The Australian and Japanese foreign and defense ministers are meeting Thursday to discuss deepening defense cooperation and the growing North Korean nuclear and missile threat.
The North Korea situation makes military cooperation particularly crucial, Japanese Defense Minister Tomomi Inada told Australian counterpart Marise Payne when they met late Wednesday ahead of the talks. They agreed to expand joint exercises and arms-equipment trade.
China and the South China Sea are also likely topics when foreign ministers Fumio Kishida of Japan and Australia's Julie Bishop join the defense ministers. The four ministers are also expected to review President Donald Trump's first three months in office, according to a Japanese foreign ministry official who briefed reporters on customary condition of anonymity.

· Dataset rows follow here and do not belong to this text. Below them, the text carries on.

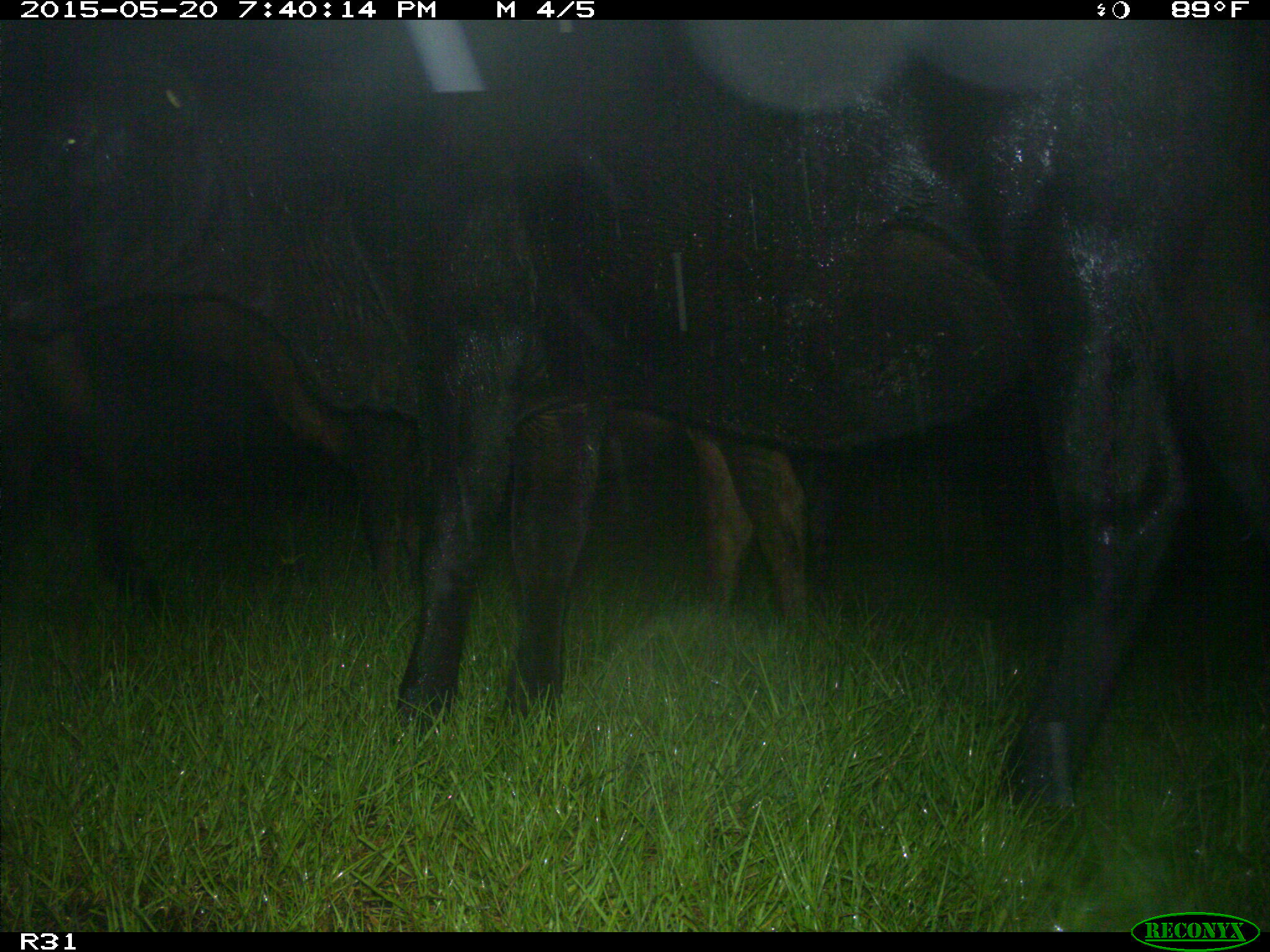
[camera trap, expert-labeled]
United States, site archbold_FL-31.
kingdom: Animalia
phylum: Chordata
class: Mammalia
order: Artiodactyla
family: Bovidae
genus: Bos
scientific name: Bos taurus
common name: domestic cow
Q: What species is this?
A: Bos taurus (domestic cow).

The Australian ministers' visit come on the heels of U.S. Vice President Mike Pence's trip to Japan and South Korea earlier this week as part of a 10-day Asia tour to reassure allies of America's commitment to the region.
Tension on the Korean Peninsula has risen this month, with the Trump administration stepping up pressure on North Korea and two major anniversary events in North Korea.
Japan, a staunch U.S. ally that hosts about 50,000 American troops on its turf, has in recent years developed military cooperation with other countries, including Australia, France and Britain. Prime Minister Shinzo Abe has sought to expand Japan's defense role and capability in the face of North Korea's threat and China's increasing assertive maritime activity in the East and South China Seas.